(Saved entries)

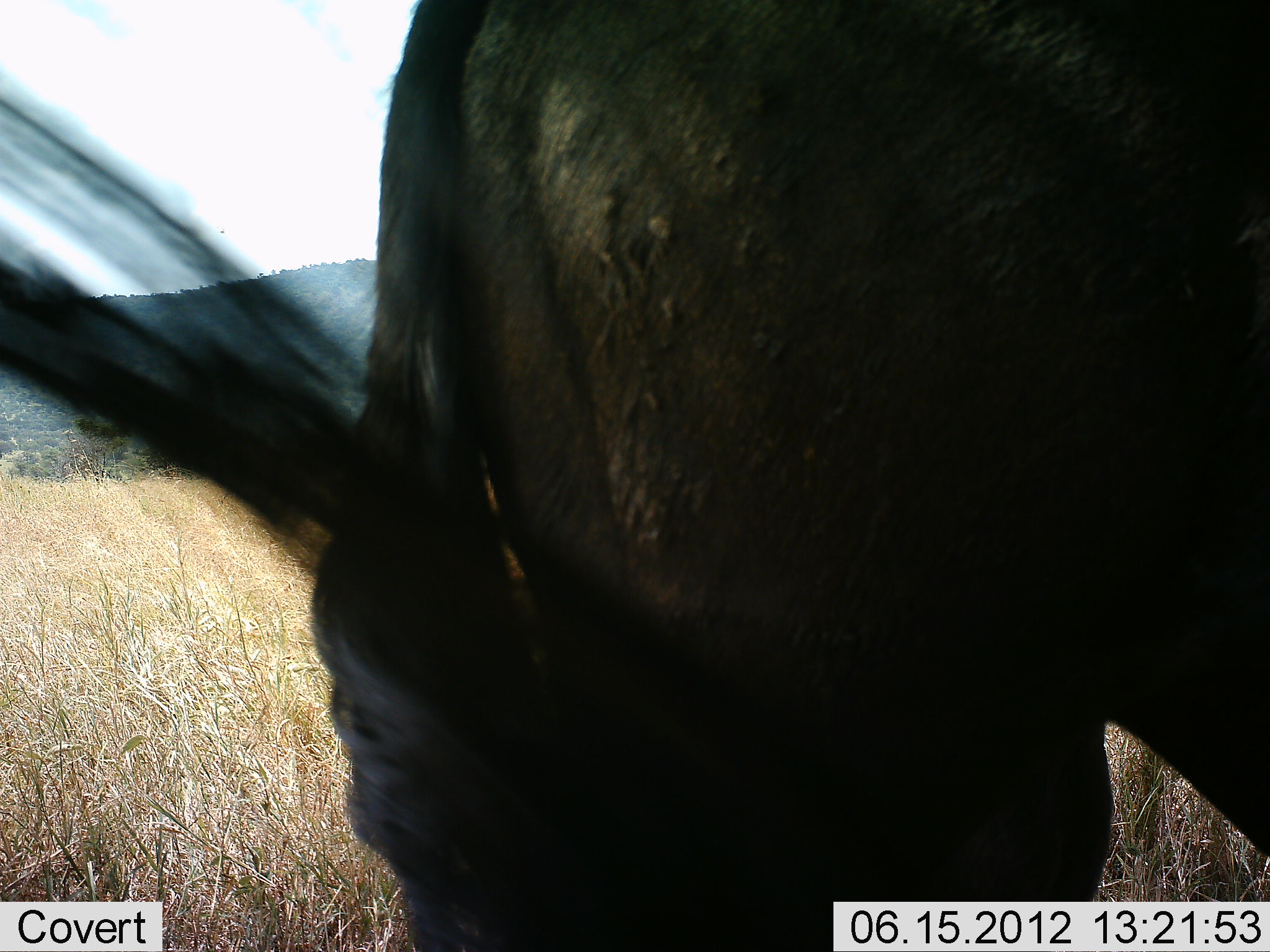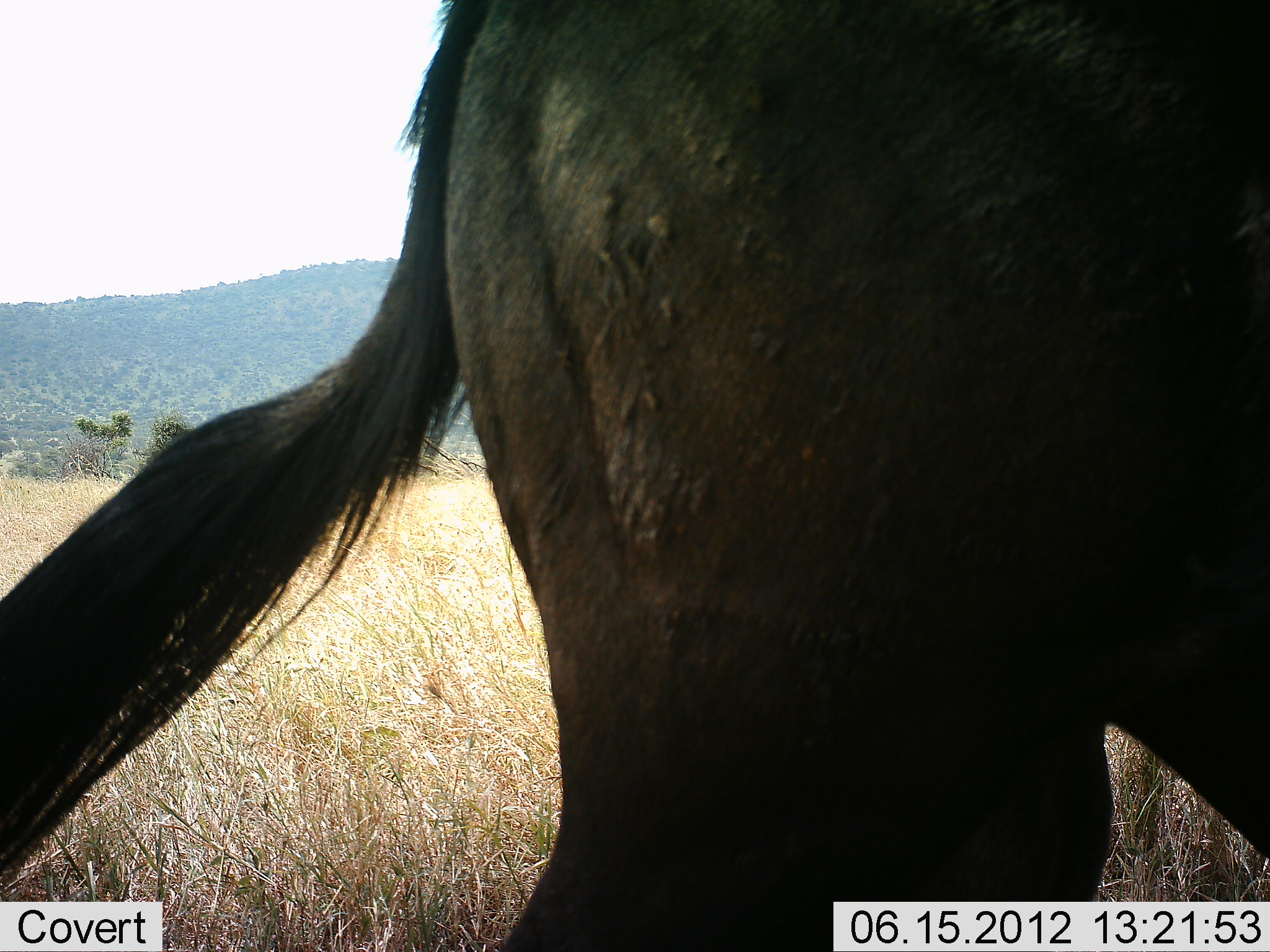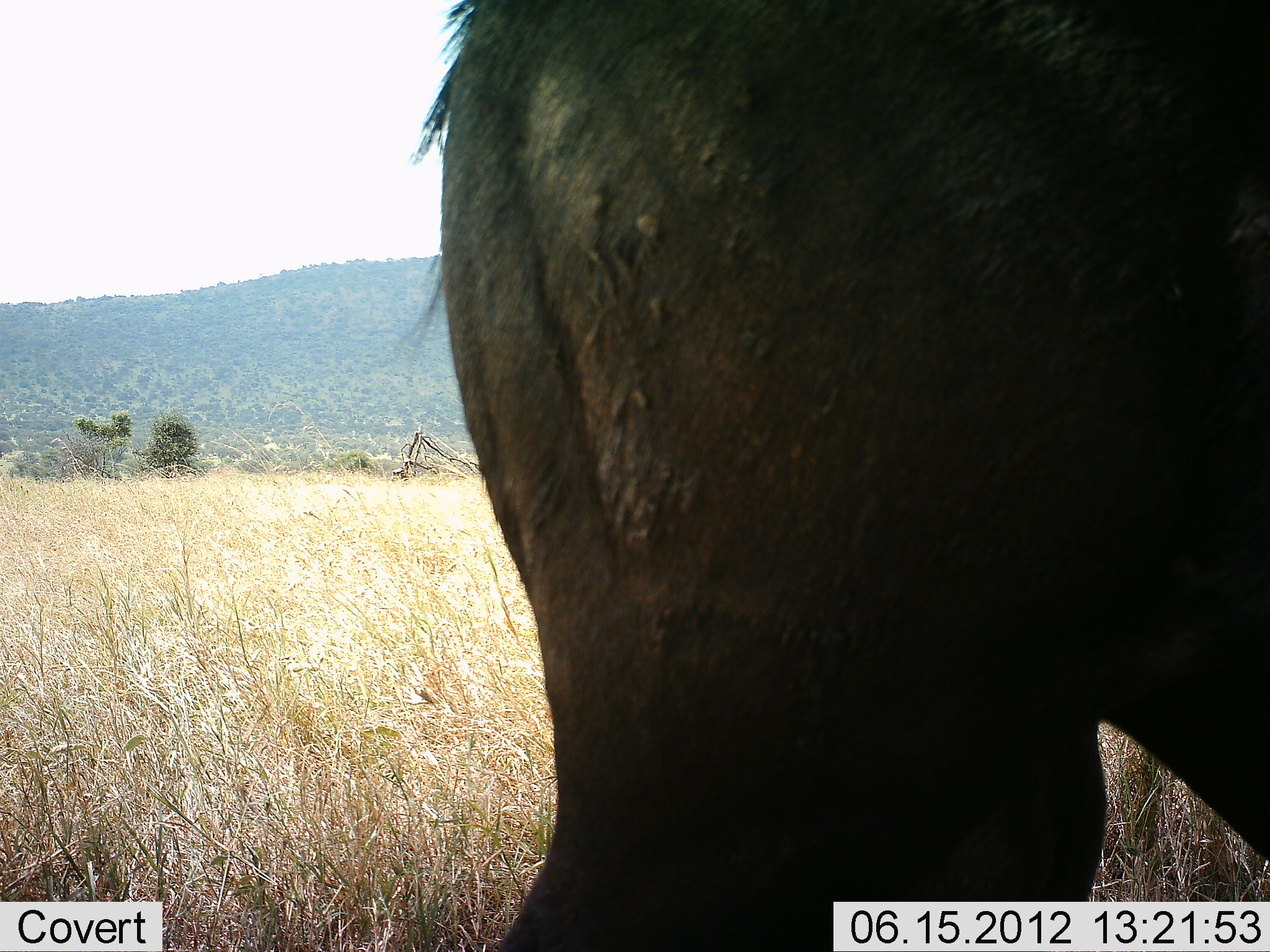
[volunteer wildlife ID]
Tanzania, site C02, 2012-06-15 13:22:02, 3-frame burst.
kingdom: Animalia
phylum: Chordata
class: Mammalia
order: Artiodactyla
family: Bovidae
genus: Connochaetes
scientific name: Connochaetes taurinus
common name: blue wildebeest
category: wildebeest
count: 1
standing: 100%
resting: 0%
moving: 0%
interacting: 0%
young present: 0%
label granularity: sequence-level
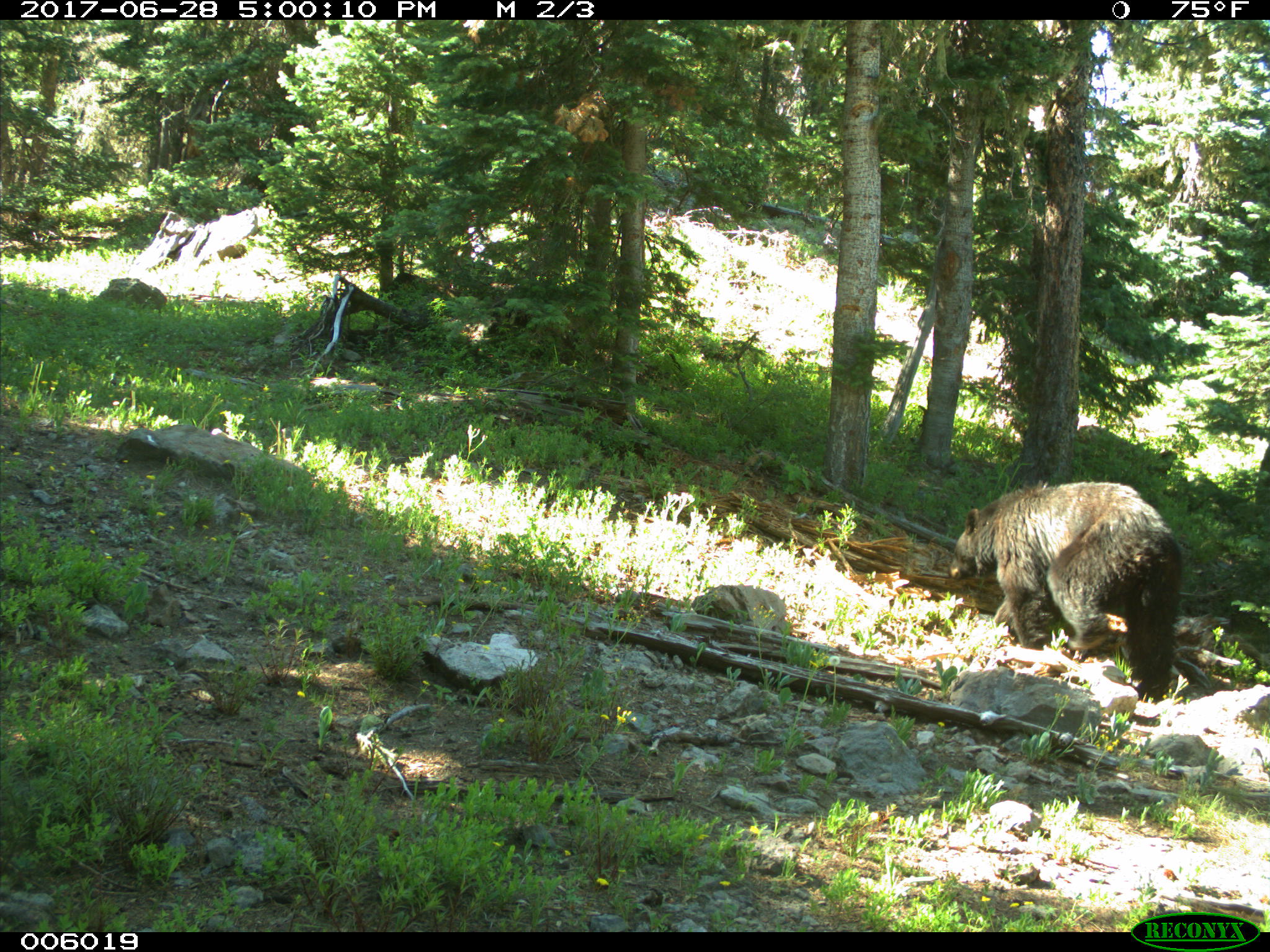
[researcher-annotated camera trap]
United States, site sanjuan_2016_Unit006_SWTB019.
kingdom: Animalia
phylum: Chordata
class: Mammalia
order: Carnivora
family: Ursidae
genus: Ursus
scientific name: Ursus americanus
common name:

ABOUT THIS TASK> Restate the entries word for word, though any image they contain should not appear.

OUTPUT FOR THIS TASK>
[volunteer wildlife ID]
Tanzania, site C02, 2012-06-15 13:22:02, 3-frame burst.
kingdom: Animalia
phylum: Chordata
class: Mammalia
order: Artiodactyla
family: Bovidae
genus: Connochaetes
scientific name: Connochaetes taurinus
common name: blue wildebeest
category: wildebeest
count: 1
standing: 100%
resting: 0%
moving: 0%
interacting: 0%
young present: 0%
label granularity: sequence-level
[researcher-annotated camera trap]
United States, site sanjuan_2016_Unit006_SWTB019.
kingdom: Animalia
phylum: Chordata
class: Mammalia
order: Carnivora
family: Ursidae
genus: Ursus
scientific name: Ursus americanus
common name:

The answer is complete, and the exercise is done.